Historiquement, les quatre évangiles précèdent, par exemple, en importance, les autres écrits des apôtres, comme la didachê (didachè), 2217 écrite entre 70 et 100 dans la région de Syrie, et, constituée de préceptes beaucoup plus pratiques, concernant les catéchèses, les sacrements et la vie de l’église, la formation du converti. 2218 La pédagogie, dont la question pouvait être “comment vais-je m’y prendre pour ?”, cède au témoignage qui essaie de rendre compte d’une présence insondable, visible et cachée, invisible en partie, illisible, en tout cas, sans l’oeuvre de l’Esprit-Saint, mais néanmoins réelle, constatable, et vivante, et dans tous les cas, principale et essentielle, aux yeux de la foi.

Une pédagogie primordiale, autrement dit une pédagogie fondatrice d’essence divine, inspirerait depuis deux mille ans un florilège de pédagogies d’inspiration chrétienne, à partir de l’école d’Alexandrie, des deuxième et troisième siècle, autour de CLÉMENT D’ALEXANDRIE ( vers 150 - 211) puis ORIGÈNE (185 - 254) et ses disciples, comme aussi de l’école d’Antioche autour de DIODORE DE TARSE (mort en 394) et ses élèves THÉODORE DE MOPSUÈTE (352 - 428 ) et JEAN CHRYSOSTOME (354 - 407). Ces deux grandes écoles de l’Antiquité sont reconnues expertes l’une et l’autre en catéchèses, en exégèses, et en controverses. Il ne sort pas de là un modèle pédagogique canonique mais des expressions variées couvrant un champ immense. Les exercices spirituels de Saint IGNACE DE LOYOLA (1491 - 1556) font face à la non-directivité de Carl ROGERS (1902 - 1987). Le froid détachement janséniste fait face à l’affective bienveillance de DON BOSCO (1815-1888). L’attention principale portée à l’intériorité par Maria MONTESSORI (1870 - 1952), ou Françoise DOLTO (1908 -1988) fait face à la pédagogie révolutionnaire à caractère essentiellement social du pédagogue brésilien Paulo FREIRE (1911 - 1997) . Et nous ne faisons là évidemment qu’évoquer quelques pistes, au milieu de tant et tant d’autres. Le champ d’étude est immense, les exemples d’oppostions méthodologiques très nombreuses.
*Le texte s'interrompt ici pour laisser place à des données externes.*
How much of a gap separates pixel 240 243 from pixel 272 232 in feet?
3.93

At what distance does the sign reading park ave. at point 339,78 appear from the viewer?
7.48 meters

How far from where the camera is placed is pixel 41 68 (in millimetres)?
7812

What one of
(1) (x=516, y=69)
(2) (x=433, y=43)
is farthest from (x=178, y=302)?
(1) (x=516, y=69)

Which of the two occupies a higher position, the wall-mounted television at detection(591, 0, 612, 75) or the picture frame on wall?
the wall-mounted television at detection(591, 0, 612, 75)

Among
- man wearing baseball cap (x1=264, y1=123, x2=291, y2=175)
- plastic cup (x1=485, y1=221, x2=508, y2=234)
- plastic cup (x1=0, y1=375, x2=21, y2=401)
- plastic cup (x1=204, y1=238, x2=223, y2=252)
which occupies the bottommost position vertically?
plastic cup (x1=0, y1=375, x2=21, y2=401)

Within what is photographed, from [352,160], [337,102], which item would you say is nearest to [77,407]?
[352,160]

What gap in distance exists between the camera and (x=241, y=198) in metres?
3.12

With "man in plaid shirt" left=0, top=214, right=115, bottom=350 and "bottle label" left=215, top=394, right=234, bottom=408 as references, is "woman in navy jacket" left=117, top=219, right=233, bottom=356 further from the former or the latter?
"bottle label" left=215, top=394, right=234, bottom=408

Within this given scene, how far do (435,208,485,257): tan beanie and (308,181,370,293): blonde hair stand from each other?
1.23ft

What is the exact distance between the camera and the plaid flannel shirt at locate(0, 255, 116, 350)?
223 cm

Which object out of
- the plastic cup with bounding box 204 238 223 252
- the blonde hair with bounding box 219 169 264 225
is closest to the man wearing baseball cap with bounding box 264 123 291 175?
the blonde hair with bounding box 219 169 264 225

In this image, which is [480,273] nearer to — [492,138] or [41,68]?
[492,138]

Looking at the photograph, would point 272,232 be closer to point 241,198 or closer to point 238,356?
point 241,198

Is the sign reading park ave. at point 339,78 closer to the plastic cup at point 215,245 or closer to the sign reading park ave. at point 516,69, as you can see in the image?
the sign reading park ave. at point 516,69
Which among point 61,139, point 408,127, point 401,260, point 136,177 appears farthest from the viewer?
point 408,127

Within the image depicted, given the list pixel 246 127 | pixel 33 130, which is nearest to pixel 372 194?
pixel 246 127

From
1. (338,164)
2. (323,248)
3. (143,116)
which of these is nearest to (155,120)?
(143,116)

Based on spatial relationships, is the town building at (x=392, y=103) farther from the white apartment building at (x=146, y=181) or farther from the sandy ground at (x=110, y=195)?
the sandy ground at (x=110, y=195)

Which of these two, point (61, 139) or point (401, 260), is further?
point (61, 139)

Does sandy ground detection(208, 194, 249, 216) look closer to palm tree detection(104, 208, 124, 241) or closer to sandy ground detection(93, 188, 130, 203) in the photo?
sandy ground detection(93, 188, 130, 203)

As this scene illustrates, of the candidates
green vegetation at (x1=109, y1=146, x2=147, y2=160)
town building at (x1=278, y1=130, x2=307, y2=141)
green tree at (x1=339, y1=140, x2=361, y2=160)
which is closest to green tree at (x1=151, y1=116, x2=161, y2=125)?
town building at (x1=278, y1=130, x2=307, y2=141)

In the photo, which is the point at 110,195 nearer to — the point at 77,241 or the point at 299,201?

Rappelons encore que notre projet de recherche n’est pas de faire le tour exhaustif des pédagogies chrétiennes post-bibliques ou inhérentes à la Bible, mais de pointer ce qui les singularise dans trois directions que nous avons dores et déjà explorées. Nous ne recherchons pas la somme des “écoles “ chrétiennes mais les éléments d’une invariance, d’une action, d’une justification. Nous pouvons les trouver dans la consécration première. Une mise nouvelle est posée, à partir d’une conversion, un changement de centre concernant tout l’être : la metanoia.. Ce changement de centre provoque :

-du côté de l’invariance : la relation décisive et principale à Dieu Père qui est le même, hier, aujourd’hui, demain, d’éternité en éternité, révélé par et dans une parole ... Dieu s’incarne en Jésus et invite à se laisser découvrir dans chaque homme, particulièrement l’homme dans le besoin.

-du côté de l’action : le Saint-Esprit est le principal acteur, révélé depuis la constitution de l’église à la Pentecôte, depuis le livre des Actes, livre inachevé, qui se poursuit jusqu’à la constitution de l’église, jusqu’ à une lecture chrétienne de l’histoire de l’église, aujourd’hui.

-du côté de la justification : non pas un principe, mais la personne du Christ, dont la mort sur la croix signifie la justification explicite de toutes les espérances et de toutes les pédagogies chrétiennes.

Notes
2216.

Ecclésiaste XI 14

2217.

RORDORF Willy et TUILIER André “La doctrine des douze apôtres - Didachè “ Cerf Paris 1978 ; (226 pages).

2218.

DUCHESNE Jean (sous la direction de ) “Histoire chrétienne de la littérature “ Flammarion Paris 1996 ; ( pages 38 et 39).